Em um belo dia de verão, onde os termômetros chegavam aos 30° graus na sombra, ficar em uma casa fechada como aquela dava a impressão de estar num forno. Devido ao calor a senhora não suportou o abafamento dentro de casa e pela primeira vez em muitos anos, deixou uma janela aberta, não por completo, mas o suficiente para o ar passar. Com curiosidade a Gata se aproximou da janela, encostou seu focinho na abertura e se deliciou com uma sensação inédita e avassaladora que fez seus pelos se arrepiarem. Foi a primeira vez que sentiu o ar quente da rua e seus cheiros, ficou maravilhada com aquilo. Sempre estava acostumada com os cheiros da casa da senhora e sempre imaginou como eram os cheiros da rua, e pode acreditar, não eram como ela esperava. Suas patas tremeram, sua cauda ficou em pé, suas pupilas felinas se dilataram e sua respiração ficou ofegante.

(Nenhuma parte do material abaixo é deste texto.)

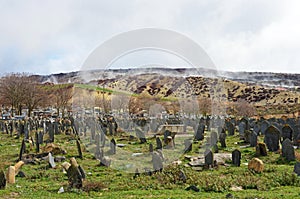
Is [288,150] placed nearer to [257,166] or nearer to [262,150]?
[262,150]

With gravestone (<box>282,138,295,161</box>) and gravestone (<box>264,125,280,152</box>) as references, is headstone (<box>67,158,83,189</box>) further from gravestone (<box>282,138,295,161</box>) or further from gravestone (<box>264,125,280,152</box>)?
gravestone (<box>264,125,280,152</box>)

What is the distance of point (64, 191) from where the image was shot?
9.76 metres

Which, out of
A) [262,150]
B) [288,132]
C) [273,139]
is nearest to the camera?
[262,150]

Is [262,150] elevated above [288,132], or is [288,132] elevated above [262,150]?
[288,132]

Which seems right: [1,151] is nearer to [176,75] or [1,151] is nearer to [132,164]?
[132,164]

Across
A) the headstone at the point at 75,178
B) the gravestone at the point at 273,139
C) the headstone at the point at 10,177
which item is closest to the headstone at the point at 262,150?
the gravestone at the point at 273,139

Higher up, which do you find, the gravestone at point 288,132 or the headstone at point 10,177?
the gravestone at point 288,132

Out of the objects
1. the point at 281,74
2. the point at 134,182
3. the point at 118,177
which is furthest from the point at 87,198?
the point at 281,74

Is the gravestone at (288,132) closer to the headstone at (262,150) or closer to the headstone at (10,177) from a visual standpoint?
the headstone at (262,150)

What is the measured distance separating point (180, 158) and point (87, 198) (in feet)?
23.2

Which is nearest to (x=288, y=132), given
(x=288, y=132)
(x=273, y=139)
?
(x=288, y=132)

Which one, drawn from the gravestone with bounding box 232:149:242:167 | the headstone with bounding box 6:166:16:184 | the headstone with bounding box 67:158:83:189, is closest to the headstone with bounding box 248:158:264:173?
the gravestone with bounding box 232:149:242:167

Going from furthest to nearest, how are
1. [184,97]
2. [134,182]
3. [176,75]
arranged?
1. [176,75]
2. [184,97]
3. [134,182]

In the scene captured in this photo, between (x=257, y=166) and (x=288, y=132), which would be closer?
(x=257, y=166)
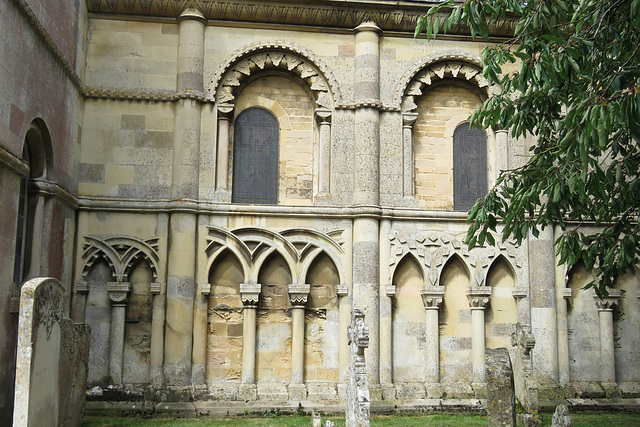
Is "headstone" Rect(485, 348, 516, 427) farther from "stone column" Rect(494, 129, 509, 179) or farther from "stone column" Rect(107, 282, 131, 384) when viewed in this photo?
"stone column" Rect(107, 282, 131, 384)

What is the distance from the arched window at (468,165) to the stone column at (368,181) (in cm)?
195

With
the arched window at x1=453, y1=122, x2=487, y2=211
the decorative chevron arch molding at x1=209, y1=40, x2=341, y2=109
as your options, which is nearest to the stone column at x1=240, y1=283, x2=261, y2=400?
the decorative chevron arch molding at x1=209, y1=40, x2=341, y2=109

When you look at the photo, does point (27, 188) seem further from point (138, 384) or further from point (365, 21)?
point (365, 21)

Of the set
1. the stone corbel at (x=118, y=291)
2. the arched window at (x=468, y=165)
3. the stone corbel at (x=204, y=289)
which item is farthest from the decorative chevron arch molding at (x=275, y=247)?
the arched window at (x=468, y=165)

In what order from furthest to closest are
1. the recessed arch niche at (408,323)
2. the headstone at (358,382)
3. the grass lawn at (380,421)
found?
1. the recessed arch niche at (408,323)
2. the grass lawn at (380,421)
3. the headstone at (358,382)

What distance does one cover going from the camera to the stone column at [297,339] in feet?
40.3

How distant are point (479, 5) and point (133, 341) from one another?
8.79 metres

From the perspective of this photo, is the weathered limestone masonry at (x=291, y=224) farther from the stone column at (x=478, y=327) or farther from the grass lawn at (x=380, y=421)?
the grass lawn at (x=380, y=421)

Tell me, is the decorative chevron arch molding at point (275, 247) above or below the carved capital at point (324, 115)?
below

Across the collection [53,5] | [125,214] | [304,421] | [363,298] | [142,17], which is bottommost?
[304,421]

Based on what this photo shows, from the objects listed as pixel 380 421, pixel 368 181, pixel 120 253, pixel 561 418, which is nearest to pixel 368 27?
pixel 368 181

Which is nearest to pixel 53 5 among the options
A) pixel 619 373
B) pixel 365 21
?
pixel 365 21

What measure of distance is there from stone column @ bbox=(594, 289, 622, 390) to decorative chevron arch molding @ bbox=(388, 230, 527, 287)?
1.76 m

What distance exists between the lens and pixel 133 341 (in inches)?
484
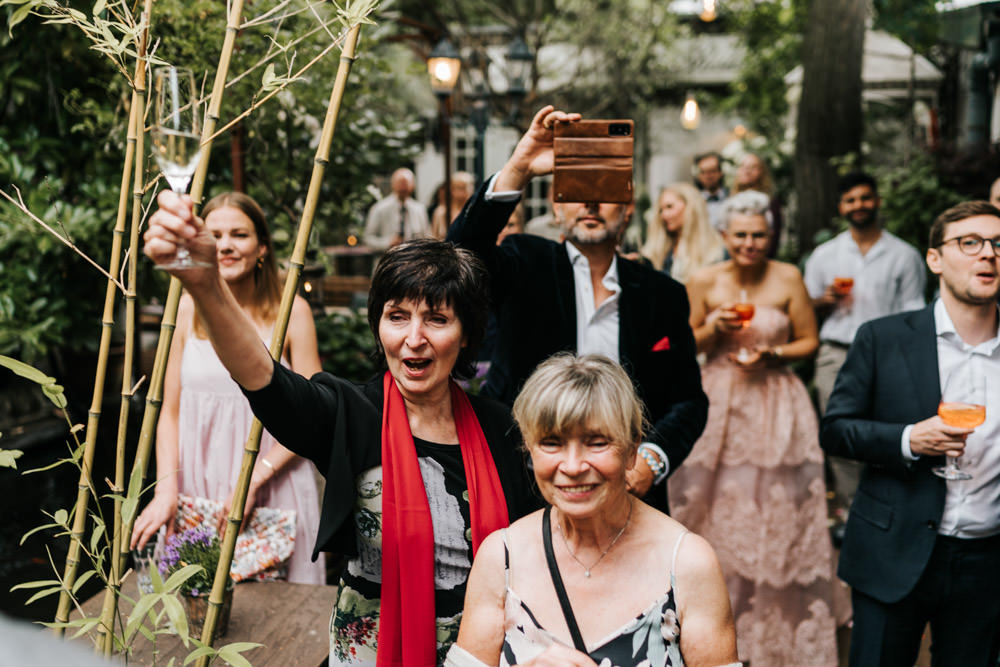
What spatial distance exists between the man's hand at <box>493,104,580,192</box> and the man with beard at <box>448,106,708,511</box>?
333 millimetres

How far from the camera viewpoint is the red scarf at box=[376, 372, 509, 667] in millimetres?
1865

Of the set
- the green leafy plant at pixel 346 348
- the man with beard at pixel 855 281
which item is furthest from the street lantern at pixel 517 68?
the green leafy plant at pixel 346 348

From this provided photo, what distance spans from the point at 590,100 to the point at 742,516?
580 inches

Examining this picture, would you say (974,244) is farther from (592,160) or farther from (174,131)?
(174,131)

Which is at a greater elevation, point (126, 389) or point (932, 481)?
point (126, 389)

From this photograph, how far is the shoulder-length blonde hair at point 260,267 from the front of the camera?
3.21m

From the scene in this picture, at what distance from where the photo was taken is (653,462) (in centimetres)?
259

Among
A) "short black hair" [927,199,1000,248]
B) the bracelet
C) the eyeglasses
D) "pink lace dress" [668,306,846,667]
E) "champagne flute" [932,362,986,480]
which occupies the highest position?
"short black hair" [927,199,1000,248]

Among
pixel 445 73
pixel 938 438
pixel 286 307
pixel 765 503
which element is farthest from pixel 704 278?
pixel 445 73

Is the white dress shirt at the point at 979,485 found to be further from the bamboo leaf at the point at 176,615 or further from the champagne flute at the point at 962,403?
the bamboo leaf at the point at 176,615

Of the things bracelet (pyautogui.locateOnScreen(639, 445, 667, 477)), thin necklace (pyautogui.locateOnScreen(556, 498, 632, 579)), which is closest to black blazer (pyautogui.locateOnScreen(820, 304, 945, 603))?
bracelet (pyautogui.locateOnScreen(639, 445, 667, 477))

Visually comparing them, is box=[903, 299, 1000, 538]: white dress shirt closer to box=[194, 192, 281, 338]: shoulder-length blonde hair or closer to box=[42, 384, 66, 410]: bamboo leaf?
box=[194, 192, 281, 338]: shoulder-length blonde hair

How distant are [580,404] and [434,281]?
46 cm

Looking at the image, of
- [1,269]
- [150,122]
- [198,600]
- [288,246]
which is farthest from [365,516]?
[1,269]
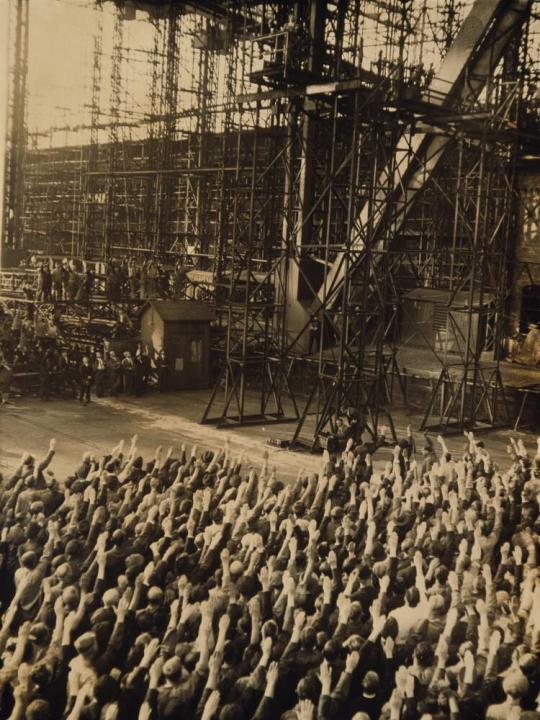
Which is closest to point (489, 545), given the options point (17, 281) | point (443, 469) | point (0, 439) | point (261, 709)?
point (443, 469)

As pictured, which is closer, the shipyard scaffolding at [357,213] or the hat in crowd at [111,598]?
the hat in crowd at [111,598]

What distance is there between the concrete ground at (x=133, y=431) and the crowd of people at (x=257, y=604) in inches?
212

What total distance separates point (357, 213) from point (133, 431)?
343 inches

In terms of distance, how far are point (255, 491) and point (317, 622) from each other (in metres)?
4.53

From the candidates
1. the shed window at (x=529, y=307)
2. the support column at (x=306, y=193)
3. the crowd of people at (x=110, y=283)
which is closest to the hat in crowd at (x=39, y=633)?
the support column at (x=306, y=193)

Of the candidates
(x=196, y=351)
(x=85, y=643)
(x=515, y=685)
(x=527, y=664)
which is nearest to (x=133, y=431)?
(x=196, y=351)

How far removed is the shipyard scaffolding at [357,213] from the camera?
17.6 m

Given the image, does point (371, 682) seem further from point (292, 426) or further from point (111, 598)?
point (292, 426)

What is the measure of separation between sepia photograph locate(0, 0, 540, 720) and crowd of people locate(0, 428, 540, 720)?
0.09 feet

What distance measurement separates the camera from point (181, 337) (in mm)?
23562

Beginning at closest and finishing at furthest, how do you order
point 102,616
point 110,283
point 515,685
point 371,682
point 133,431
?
1. point 515,685
2. point 371,682
3. point 102,616
4. point 133,431
5. point 110,283

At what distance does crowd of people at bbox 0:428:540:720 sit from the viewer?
19.4 feet

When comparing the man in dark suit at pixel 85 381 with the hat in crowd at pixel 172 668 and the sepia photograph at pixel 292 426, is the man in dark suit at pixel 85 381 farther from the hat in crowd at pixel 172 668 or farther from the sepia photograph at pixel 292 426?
the hat in crowd at pixel 172 668

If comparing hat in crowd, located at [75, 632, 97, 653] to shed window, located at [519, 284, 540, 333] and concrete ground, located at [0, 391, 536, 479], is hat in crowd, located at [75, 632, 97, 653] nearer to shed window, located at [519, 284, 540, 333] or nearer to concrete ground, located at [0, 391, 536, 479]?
concrete ground, located at [0, 391, 536, 479]
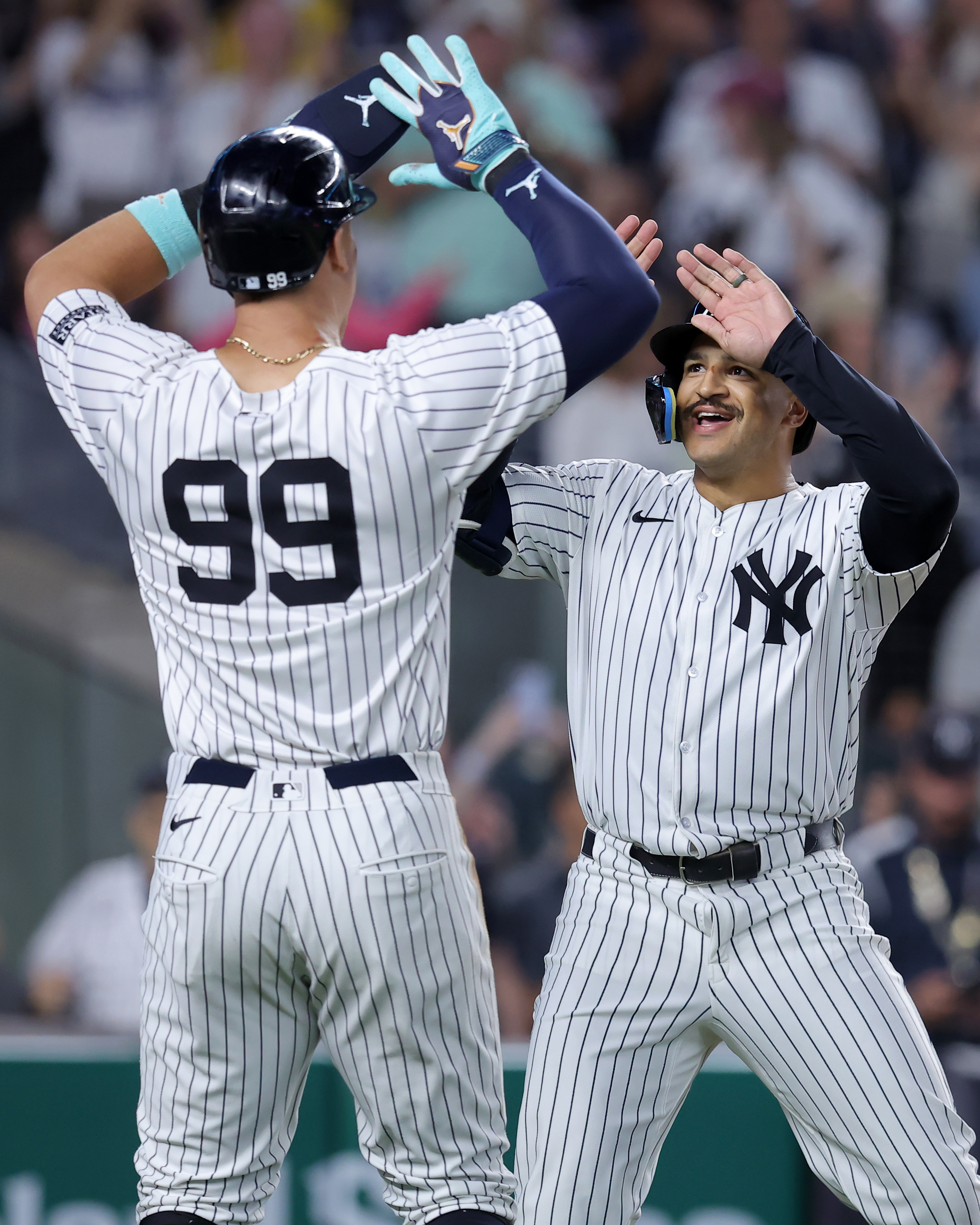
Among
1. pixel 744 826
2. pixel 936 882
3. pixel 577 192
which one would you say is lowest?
pixel 936 882

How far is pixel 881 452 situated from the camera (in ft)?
7.98

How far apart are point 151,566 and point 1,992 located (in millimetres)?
3553

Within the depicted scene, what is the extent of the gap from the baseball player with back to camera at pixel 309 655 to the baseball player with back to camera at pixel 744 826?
350mm

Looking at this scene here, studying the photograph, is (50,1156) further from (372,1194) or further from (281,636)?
(281,636)

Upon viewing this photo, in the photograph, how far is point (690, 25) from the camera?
22.5 feet

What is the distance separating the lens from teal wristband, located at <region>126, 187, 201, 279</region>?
7.93ft

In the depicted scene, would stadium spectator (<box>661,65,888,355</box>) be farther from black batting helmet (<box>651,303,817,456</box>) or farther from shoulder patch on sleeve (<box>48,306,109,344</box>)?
shoulder patch on sleeve (<box>48,306,109,344</box>)

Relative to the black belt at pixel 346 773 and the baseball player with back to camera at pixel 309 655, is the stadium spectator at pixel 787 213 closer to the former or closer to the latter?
the baseball player with back to camera at pixel 309 655

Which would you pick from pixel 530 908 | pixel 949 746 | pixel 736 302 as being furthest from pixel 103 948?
pixel 736 302

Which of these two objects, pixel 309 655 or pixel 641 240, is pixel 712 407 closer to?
pixel 641 240

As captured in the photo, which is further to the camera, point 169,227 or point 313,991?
point 169,227

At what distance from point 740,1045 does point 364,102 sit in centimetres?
166

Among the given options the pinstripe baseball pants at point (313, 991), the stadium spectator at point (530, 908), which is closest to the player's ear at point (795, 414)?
the pinstripe baseball pants at point (313, 991)

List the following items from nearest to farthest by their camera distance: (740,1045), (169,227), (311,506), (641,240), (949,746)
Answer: (311,506) < (169,227) < (740,1045) < (641,240) < (949,746)
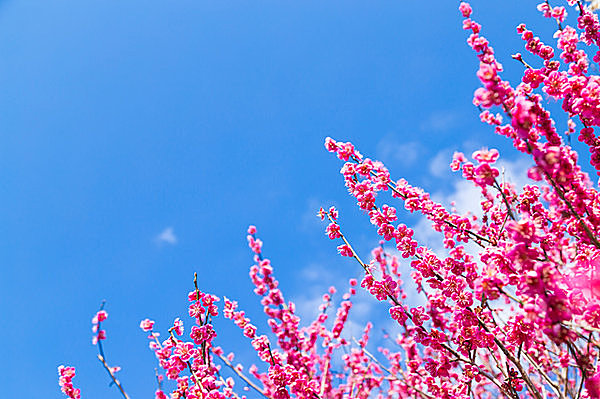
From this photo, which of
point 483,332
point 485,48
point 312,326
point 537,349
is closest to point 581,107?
point 485,48

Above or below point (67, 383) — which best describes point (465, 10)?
above

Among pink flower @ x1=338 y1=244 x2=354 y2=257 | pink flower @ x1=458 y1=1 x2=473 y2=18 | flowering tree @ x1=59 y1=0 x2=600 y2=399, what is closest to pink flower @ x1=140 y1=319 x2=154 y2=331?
flowering tree @ x1=59 y1=0 x2=600 y2=399

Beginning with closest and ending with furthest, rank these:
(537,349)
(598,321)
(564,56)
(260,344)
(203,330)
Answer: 1. (598,321)
2. (564,56)
3. (203,330)
4. (260,344)
5. (537,349)

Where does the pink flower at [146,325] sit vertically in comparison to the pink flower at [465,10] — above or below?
below

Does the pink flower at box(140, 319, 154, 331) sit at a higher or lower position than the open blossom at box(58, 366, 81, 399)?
higher

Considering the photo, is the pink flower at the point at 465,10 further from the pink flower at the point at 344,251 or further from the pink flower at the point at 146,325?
the pink flower at the point at 146,325

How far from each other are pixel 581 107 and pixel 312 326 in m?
5.22

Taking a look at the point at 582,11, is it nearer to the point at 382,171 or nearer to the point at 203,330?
the point at 382,171

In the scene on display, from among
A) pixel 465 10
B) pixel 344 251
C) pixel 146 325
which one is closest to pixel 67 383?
pixel 146 325

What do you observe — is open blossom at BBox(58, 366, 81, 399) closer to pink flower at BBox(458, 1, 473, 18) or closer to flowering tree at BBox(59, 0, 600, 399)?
flowering tree at BBox(59, 0, 600, 399)

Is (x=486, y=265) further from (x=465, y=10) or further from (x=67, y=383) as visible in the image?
(x=67, y=383)

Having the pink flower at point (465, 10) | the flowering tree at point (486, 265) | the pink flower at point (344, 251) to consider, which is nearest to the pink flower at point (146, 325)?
the flowering tree at point (486, 265)

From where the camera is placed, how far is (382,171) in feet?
13.1

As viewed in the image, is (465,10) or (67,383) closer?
(465,10)
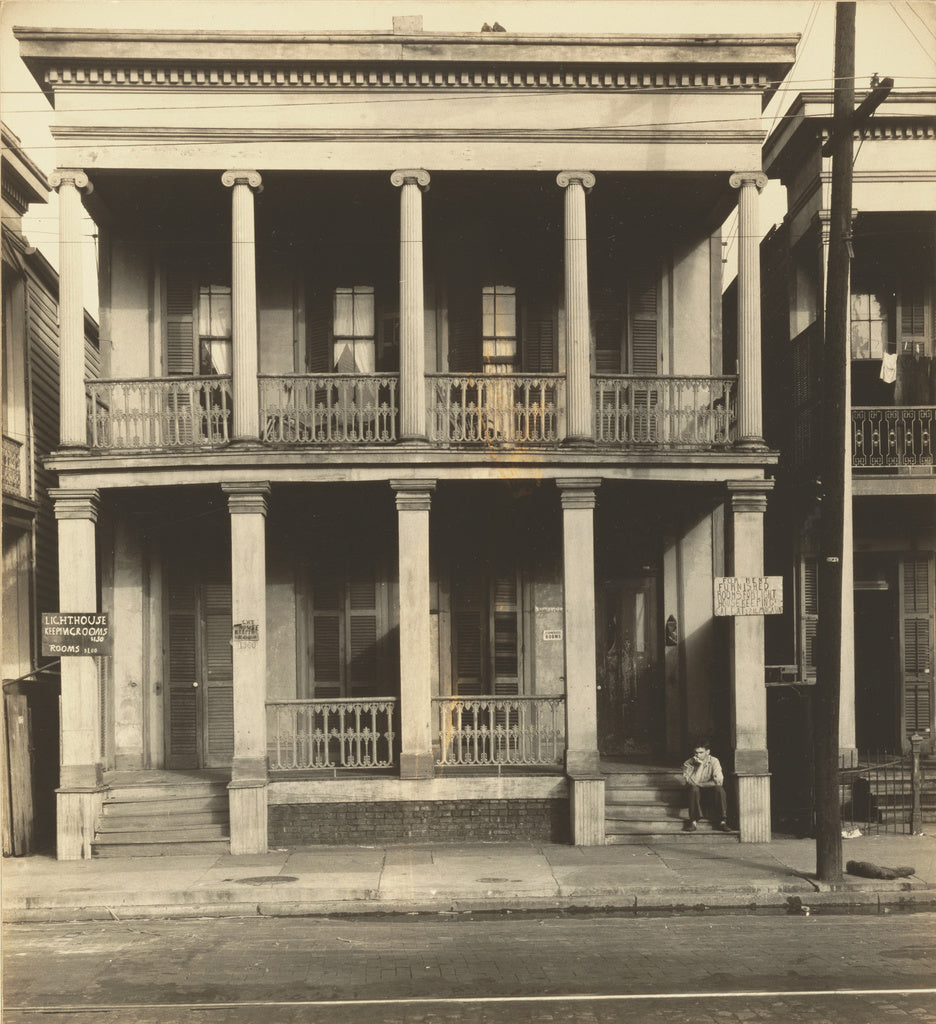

Ao ver a Gata tão próxima da janela a senhora se irritou. Gritou para que se afastasse e jogou um chinelo na gata que deu um pulo como se saísse de um transe. A chinelada foi tão forte que trincou o vidro da janela. Assustada, a Gata se encolheu em um canto onde sua dona a pegou e a agrediu com tapas enquanto dizia: - Eu sabia que na primeira oportunidade você iria tentar me abandonar, mas sabe de uma coisa? Eu não vou permitir! Isso é o que você merece por querer ir para a rua após eu mandar você se afastar dessas coisas.

Com muita raiva a senhora pegou a Gata que chorava e jogou dentro da sala de costuras, um local fechado e sem janelas com muitas bugigangas e uma única porta de madeira podre com uma trinca de ferro. Após jogar a Gata lá dentro, esbravejou: - só sairá daí quando aprender a dar valor a tudo que faço por você sua gata ingrata!

Essa não foi a primeira vez que a Gata foi jogada nesse quartinho de costura, sempre que fazia algo errado aos olhos da senhora como: miar, entrar onde não deveria, olhar muito tempo pela janela, se esconder e subir ou arranhar os móveis velhos, era encarcerada lá.
Com o calor do dia, se a casa se assemelhava a um forno, aquele quarto era o portal para o inferno, literalmente. Por sorte a senhora com muito calor, resolveu ir se refrescar tomando um banho. Em sua cabeça o tempo que levaria para se refrescar era um bom período para a Gata reconhecer seus erros e dar valor a tudo que a senhora sacrificou para cuidar dela.

Dentro do quarto de costura infernal, já cansada de tudo isso, a Gata resolveu escapulir nem que fosse por um instante. Queria sentir o ar quente soprando em seus bigodes e a luz do sol sob suas costas. Aproveitou um breve momento de descuido enquanto a senhora tomava banho e  começou a arranhar a velha porta podre até que um corpo felino passasse. Foi em direção a janela e viu que estava trincada de uma forma tão profunda que uma pequena lufada de ar passava em meio aos trincos do vidro, então tomou impulso e se jogou contra ela. Pode parecer loucura se atirar com tudo contra uma janela, mas ela já vivia dentro de universo louco e uma loucura a mais ou a menos não faria diferença.
Logo fugiu por uma janela quebrada que devido ao calor, se encontrou uma vez aberta e pela loucura de duas companheiras agora estava quebrada com seus cacos de vidro caindo no chão com um som barulhento contrastando com a leveza do silêncio da Gata que pousava e corria suavemente pelas ruas ganhando o mundo.